**The task**
Reproduce all entries precisely as they are written.

**Extracted records**

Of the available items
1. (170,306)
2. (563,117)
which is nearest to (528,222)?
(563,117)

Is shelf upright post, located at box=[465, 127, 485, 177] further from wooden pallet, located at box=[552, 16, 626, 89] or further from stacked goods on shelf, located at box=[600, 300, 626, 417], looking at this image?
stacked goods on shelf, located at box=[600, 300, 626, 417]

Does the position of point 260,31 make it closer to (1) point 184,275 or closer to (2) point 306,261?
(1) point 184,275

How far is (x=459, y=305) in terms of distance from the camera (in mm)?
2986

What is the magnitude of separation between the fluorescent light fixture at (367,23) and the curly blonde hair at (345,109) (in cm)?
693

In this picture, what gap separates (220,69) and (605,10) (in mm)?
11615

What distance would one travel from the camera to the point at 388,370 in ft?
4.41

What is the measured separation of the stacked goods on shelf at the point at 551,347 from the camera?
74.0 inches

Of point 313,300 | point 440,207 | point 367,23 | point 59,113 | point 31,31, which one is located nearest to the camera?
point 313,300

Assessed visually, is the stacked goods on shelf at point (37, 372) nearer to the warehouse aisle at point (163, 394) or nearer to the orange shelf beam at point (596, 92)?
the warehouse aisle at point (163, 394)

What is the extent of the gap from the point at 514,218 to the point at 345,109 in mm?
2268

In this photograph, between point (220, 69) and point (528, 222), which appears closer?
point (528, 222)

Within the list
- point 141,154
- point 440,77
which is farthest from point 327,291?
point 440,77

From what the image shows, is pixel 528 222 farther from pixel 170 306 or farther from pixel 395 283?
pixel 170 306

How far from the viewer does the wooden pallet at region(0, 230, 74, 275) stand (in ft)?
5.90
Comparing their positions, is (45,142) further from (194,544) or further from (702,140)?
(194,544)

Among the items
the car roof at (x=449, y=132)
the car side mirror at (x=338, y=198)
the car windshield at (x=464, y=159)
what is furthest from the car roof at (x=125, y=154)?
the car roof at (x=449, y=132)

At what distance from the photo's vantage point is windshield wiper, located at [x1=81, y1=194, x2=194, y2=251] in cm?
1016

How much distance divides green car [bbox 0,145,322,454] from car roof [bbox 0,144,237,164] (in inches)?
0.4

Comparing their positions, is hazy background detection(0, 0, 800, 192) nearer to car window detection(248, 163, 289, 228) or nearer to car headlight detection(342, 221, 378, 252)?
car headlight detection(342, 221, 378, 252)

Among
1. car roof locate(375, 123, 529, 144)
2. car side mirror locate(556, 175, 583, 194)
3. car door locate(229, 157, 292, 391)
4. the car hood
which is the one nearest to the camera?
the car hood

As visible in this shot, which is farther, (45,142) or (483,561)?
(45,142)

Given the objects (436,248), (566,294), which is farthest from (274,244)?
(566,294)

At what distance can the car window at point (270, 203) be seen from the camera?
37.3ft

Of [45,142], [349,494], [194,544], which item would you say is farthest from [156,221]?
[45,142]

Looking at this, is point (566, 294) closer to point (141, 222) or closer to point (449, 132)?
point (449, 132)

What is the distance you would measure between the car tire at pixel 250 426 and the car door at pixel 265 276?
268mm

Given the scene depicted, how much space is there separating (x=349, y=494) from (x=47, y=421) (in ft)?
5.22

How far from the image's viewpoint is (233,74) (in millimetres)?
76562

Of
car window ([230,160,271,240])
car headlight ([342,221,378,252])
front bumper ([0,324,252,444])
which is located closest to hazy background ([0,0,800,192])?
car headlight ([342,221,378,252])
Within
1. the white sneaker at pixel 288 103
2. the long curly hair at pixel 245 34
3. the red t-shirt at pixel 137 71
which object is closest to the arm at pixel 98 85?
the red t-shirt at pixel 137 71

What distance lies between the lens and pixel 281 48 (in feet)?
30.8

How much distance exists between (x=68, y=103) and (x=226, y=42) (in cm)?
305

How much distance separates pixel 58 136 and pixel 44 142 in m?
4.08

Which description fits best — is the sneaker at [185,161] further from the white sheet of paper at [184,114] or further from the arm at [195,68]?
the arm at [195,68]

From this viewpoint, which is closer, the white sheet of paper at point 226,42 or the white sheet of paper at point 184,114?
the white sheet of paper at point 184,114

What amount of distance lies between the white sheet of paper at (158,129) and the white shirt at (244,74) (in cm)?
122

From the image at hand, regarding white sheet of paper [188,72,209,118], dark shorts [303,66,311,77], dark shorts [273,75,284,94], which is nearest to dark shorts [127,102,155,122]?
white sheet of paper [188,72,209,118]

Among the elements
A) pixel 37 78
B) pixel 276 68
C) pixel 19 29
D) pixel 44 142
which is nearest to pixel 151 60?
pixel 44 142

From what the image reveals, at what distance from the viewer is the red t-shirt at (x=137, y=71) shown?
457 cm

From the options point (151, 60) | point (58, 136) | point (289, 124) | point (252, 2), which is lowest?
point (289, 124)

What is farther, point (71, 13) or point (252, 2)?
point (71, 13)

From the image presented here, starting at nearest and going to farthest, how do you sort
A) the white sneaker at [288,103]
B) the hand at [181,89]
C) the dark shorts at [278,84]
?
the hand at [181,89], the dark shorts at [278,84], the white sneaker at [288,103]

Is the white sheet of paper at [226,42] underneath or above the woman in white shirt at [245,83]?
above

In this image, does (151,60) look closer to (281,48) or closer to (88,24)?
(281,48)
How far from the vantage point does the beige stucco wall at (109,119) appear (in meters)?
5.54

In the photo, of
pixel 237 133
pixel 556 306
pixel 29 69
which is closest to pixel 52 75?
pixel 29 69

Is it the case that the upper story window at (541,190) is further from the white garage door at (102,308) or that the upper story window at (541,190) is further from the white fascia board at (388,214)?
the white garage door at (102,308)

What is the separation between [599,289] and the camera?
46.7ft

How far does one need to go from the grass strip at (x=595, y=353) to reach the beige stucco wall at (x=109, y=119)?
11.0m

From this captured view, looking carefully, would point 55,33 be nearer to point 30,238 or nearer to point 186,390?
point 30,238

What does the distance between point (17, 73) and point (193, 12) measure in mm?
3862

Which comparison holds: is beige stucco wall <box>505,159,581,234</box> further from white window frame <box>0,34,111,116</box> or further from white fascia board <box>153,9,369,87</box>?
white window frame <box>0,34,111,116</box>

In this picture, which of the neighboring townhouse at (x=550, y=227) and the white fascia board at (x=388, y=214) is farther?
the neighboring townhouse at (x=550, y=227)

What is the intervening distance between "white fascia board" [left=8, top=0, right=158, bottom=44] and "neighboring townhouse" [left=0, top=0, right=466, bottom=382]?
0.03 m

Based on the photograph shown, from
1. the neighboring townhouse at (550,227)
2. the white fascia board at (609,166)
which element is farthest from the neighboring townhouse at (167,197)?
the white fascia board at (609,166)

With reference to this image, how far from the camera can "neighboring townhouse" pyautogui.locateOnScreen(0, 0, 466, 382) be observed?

**The response**
Of the available items
1. (170,306)
2. (563,117)
which is nearest to (528,222)?
(563,117)

Is shelf upright post, located at box=[465, 127, 485, 177] further from wooden pallet, located at box=[552, 16, 626, 89] or further from stacked goods on shelf, located at box=[600, 300, 626, 417], looking at this image?
stacked goods on shelf, located at box=[600, 300, 626, 417]

Does the position of point 260,31 make it closer to (1) point 184,275 or closer to (2) point 306,261?
(1) point 184,275

How far is (x=459, y=305) in terms of distance from the camera (in mm)?
2986

What is the magnitude of separation between the fluorescent light fixture at (367,23) and the curly blonde hair at (345,109) (in cm)?
693

In this picture, what gap separates (220,69) and (605,10) (in mm)?
11615

What distance would one travel from the camera to the point at 388,370 in ft?
4.41

What is the measured separation of the stacked goods on shelf at the point at 551,347 from the camera?
74.0 inches

Of point 313,300 | point 440,207 | point 367,23 | point 59,113 | point 31,31, which one is located nearest to the camera?
point 313,300

Assessed visually, is the stacked goods on shelf at point (37, 372) nearer to the warehouse aisle at point (163, 394) or nearer to the orange shelf beam at point (596, 92)?
the warehouse aisle at point (163, 394)

What is the extent of the gap from the point at 514,218 to the point at 345,109 in mm?
2268

In this photograph, between point (220, 69) and point (528, 222), which appears closer?
point (528, 222)

Within the list
- point 141,154
- point 440,77
which is farthest from point 327,291?
point 440,77

From what the image shows, is pixel 528 222 farther from pixel 170 306 or farther from pixel 395 283?
pixel 170 306

How far from the viewer does the wooden pallet at region(0, 230, 74, 275) stand (in ft)?
5.90
Comparing their positions, is (45,142) further from (194,544) or further from (702,140)?
(194,544)

Among the items
the car roof at (x=449, y=132)
the car side mirror at (x=338, y=198)
the car windshield at (x=464, y=159)
what is furthest from the car roof at (x=125, y=154)?
the car roof at (x=449, y=132)

At what distance from the photo's vantage point is windshield wiper, located at [x1=81, y1=194, x2=194, y2=251] in cm?
1016

How much distance divides green car [bbox 0,145,322,454] from car roof [bbox 0,144,237,164] (in inches)?
0.4

Comparing their positions, is hazy background detection(0, 0, 800, 192) nearer to car window detection(248, 163, 289, 228) or nearer to car headlight detection(342, 221, 378, 252)?
car headlight detection(342, 221, 378, 252)

Among
1. car roof locate(375, 123, 529, 144)
2. car side mirror locate(556, 175, 583, 194)
3. car door locate(229, 157, 292, 391)
4. the car hood
which is the one nearest to the camera?
the car hood

As visible in this shot, which is farther, (45,142) or (483,561)?
(45,142)

Given the objects (436,248), (566,294), which is farthest from (274,244)?
(566,294)

At what distance can the car window at point (270, 203) be seen from the camera?
37.3ft

Of [45,142], [349,494], [194,544], which item would you say is farthest from [156,221]?
[45,142]

Looking at this, is point (566, 294) closer to point (141, 222) or closer to point (449, 132)?
point (449, 132)

What is the distance you would measure between the car tire at pixel 250 426 and the car door at pixel 265 276?
268mm

Given the scene depicted, how much space is there separating (x=349, y=494) from (x=47, y=421) (in ft)?
5.22

How far from the image's viewpoint is (233,74) (in millimetres)?
76562

Of
car window ([230,160,271,240])
car headlight ([342,221,378,252])
front bumper ([0,324,252,444])
which is located closest to hazy background ([0,0,800,192])?
car headlight ([342,221,378,252])
Within
1. the white sneaker at pixel 288 103
2. the long curly hair at pixel 245 34
3. the red t-shirt at pixel 137 71
which object is closest to the arm at pixel 98 85?
the red t-shirt at pixel 137 71

What distance lies between the lens and pixel 281 48 (in feet)?
30.8

How much distance exists between (x=68, y=103) and (x=226, y=42) (in cm)?
305

How much distance separates pixel 58 136 and pixel 44 142 in m?
4.08

Which description fits best — is the sneaker at [185,161] further from the white sheet of paper at [184,114] or further from the arm at [195,68]?
the arm at [195,68]

From this viewpoint, which is closer, the white sheet of paper at point 226,42 or the white sheet of paper at point 184,114?
the white sheet of paper at point 184,114

What amount of distance lies between the white sheet of paper at (158,129) and the white shirt at (244,74) (in cm)?
122

From the image at hand, regarding white sheet of paper [188,72,209,118], dark shorts [303,66,311,77], dark shorts [273,75,284,94], which is nearest to dark shorts [127,102,155,122]?
white sheet of paper [188,72,209,118]

Among the elements
A) pixel 37 78
B) pixel 276 68
C) pixel 19 29
D) pixel 44 142
which is nearest to pixel 151 60?
pixel 44 142

From what the image reveals, at what distance from the viewer is the red t-shirt at (x=137, y=71) shown?
457 cm

From the options point (151, 60) | point (58, 136) | point (289, 124) | point (252, 2), which is lowest?
point (289, 124)

What is farther, point (71, 13) or point (252, 2)?
point (71, 13)

From the image presented here, starting at nearest and going to farthest, how do you sort
A) the white sneaker at [288,103]
B) the hand at [181,89]
C) the dark shorts at [278,84]
?
the hand at [181,89], the dark shorts at [278,84], the white sneaker at [288,103]

Is the white sheet of paper at [226,42] underneath or above the woman in white shirt at [245,83]?
above

In this image, does (151,60) look closer to (281,48) or closer to (88,24)?
(281,48)
How far from the vantage point does the beige stucco wall at (109,119) appear (in meters)?
5.54

In the photo, of
pixel 237 133
pixel 556 306
pixel 29 69
which is closest to pixel 52 75?
pixel 29 69

Is it the case that the upper story window at (541,190) is further from the white garage door at (102,308) or that the upper story window at (541,190) is further from the white fascia board at (388,214)?
the white garage door at (102,308)

What is the separation between [599,289] and the camera?
46.7ft

How far does one need to go from the grass strip at (x=595, y=353) to reach the beige stucco wall at (x=109, y=119)?
11.0m

From this captured view, looking carefully, would point 55,33 be nearer to point 30,238 or nearer to point 186,390?
point 30,238

What does the distance between point (17, 73) and point (193, 12) measure in mm?
3862

Which comparison holds: is beige stucco wall <box>505,159,581,234</box> further from white window frame <box>0,34,111,116</box> or further from white fascia board <box>153,9,369,87</box>?
white window frame <box>0,34,111,116</box>

In this picture, which of the neighboring townhouse at (x=550, y=227) and the white fascia board at (x=388, y=214) is farther?
the neighboring townhouse at (x=550, y=227)

What is the intervening distance between "white fascia board" [left=8, top=0, right=158, bottom=44] and "neighboring townhouse" [left=0, top=0, right=466, bottom=382]?
0.03 m

Based on the photograph shown, from
1. the neighboring townhouse at (550,227)
2. the white fascia board at (609,166)
which element is farthest from the neighboring townhouse at (167,197)?
the white fascia board at (609,166)

With reference to this image, how far from the camera can "neighboring townhouse" pyautogui.locateOnScreen(0, 0, 466, 382) be observed?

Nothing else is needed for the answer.